On the 32nd anniversary of the Iraqi invasion of Kuwait and returning to the key question – which many intend to ignore – on the likelihood of a recurring invasion either on the short term or within a decade, I would opine that, although the possibility is very remote, but it can never be entirely out of the question. Hence, it is better to live according to the maxim of preparing for the worst scenario while hoping for the best one. At any rate, the prologue to Hussein’s invasion was not historically unprecedented. Back in 1961, former Iraqi President Abd al-Karim Qasim initiated a three-year international crisis that was directed against the then newly independent State of Kuwait.

The current Iraqi state is going through a transitional phase the results and fluctuations of which are hard to predict. At any rate, the Iraqi political arena remains partially governed by wise personalities who, in spite of their disputes, have managed to protect their country from a civil war similar to that which destroyed countries like Libya and Yemen. Thus, there is tangible hope that the national Iraqi sides will preserve their country from disintegration and foreign domination. Nevertheless, the prevalence of ever-growing armed militias is posing a serious danger to Baghdad as the country’s political center and threatening to drag Iraq to extremist policies or regional battles, as is the case in Lebanon brought about by Hezbollah.

Supporters of Iraqi cleric Muqtada al-Sadr, protesting against a rival bloc's nomination for prime minister, continue their sit-in inside Iraq's parliament in the capital Baghdad's high-security Green Zone, on August 2, 2022. (AFP)
Supporters of Iraqi cleric Muqtada al-Sadr, protesting against a rival bloc's nomination for prime minister, continue their sit-in inside Iraq's parliament in the capital Baghdad's high-security Green Zone, on August 2, 2022. (AFP)

Any threat to Kuwait is by default a threat to Saudi Arabia, Bahrain, and the rest of the Arab Gulf countries since geography is a constant factor – regardless of the circumstances, as Hegel stated.

Kuwait’s options are more difficult than those in 1990, as back then everything was clear-cut and the entire world was split into two sides; one categorically opposing the invasion and the other supporting it.

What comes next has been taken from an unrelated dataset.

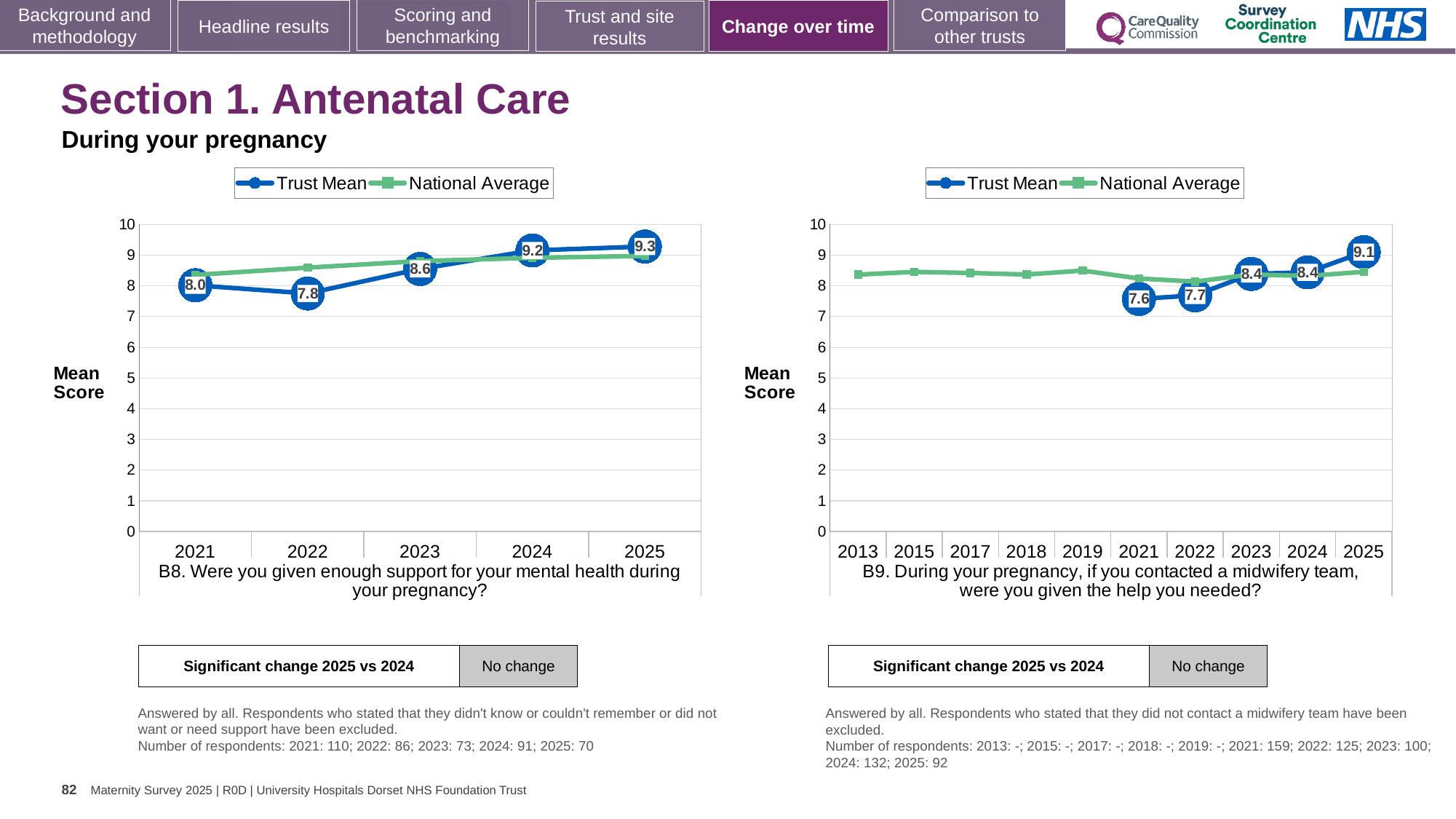
In the B8 chart (left), which year has the lowest Trust Mean score? 2022 In the B8 chart (left), how many years are shown on the x axis? 5 In the B8 chart (left), what is the Trust Mean score for 2025? 9.3 How many series does the legend of the B8 chart (left) list? 2 In the B8 chart (left), what is the Trust Mean score for 2022? 7.8 What kind of chart is the B9 chart (right)? Line chart In the B9 chart (right), which year has the highest Trust Mean score? 2025 In the B9 chart (right), what is the Trust Mean score for 2021? 7.6 In the B9 chart (right), is the National Average for 2019 greater or less than 8? greater In the B9 chart (right), what is the Trust Mean score for 2025? 9.1 In the B9 chart (right), is the Trust Mean score for 2022 greater or less than the Trust Mean score for 2023? less In the B8 chart (left), what is the difference between the Trust Mean scores for 2025 and 2021? 1.3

Nowadays, however, things are a bit different, as US’ active military presence has considerably diminished, and frightening countries, like Iran, are boosting their military capabilities and expansionist ambitions. Former Iranian President Hashemi Rafsanjani liked to keep reminding GCC countries that Hussein proposed sharing the Gulf Region with Tehran in return for the latter’s approval of the Iraqi invasion of Kuwait, noting that Iran rejected that offer. Regardless of how authentic that story is, the current political drivers are different from those three decades ago. China the superpower has emerged as the major customer of the Gulf Region’s most important good; oil, and thus Beijing’s influence has partially replaced that of the US there. However, and unlike Washington, Beijing is not ready to intervene militarily to protect oil-producing countries from bullying and aggression. Hence, the US remains the most dominant country in the region with its protection and military bases that are present there, as they are present in Japan and Western Europe.

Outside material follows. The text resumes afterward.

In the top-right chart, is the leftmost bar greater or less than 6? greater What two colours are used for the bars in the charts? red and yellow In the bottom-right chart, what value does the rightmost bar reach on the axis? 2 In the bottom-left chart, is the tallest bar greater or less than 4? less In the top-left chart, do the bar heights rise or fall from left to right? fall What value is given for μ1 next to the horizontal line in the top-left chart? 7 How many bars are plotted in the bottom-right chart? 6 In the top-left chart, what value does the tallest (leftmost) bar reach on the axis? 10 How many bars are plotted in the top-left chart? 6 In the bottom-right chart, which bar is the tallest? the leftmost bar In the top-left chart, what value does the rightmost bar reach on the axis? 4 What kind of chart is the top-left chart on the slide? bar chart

After all, Washington is still the key international player in the Arab Gulf region. It has a defense agreement with Kuwait that entails the deployment of 13,000 US troops, which acts as a deterrence against any external aggression or even any plans for it. Meanwhile, major international shifts are taking place, and they include the gradual US withdrawal, the comprehensive nuclear deal with Iran expected to be signed before the end of 2022 and that would set the latter free, and the growing dominance of China as a country that does not differentiate between aggressor and victim countries. These shifts are posing a challenge to the leaders of GCC in managing the future of their region.

This recalls the topic of options available to the Arab Gulf countries in general. The GCC was established in 1981 as a political and defensive apparatus in response to the Iraq-Iran war. During the remaining years of this decade, the best option the GCC countries have is to enhance their joint defensive strategies, which in turn would attract international cooperation and deter regional expansionist ambitions.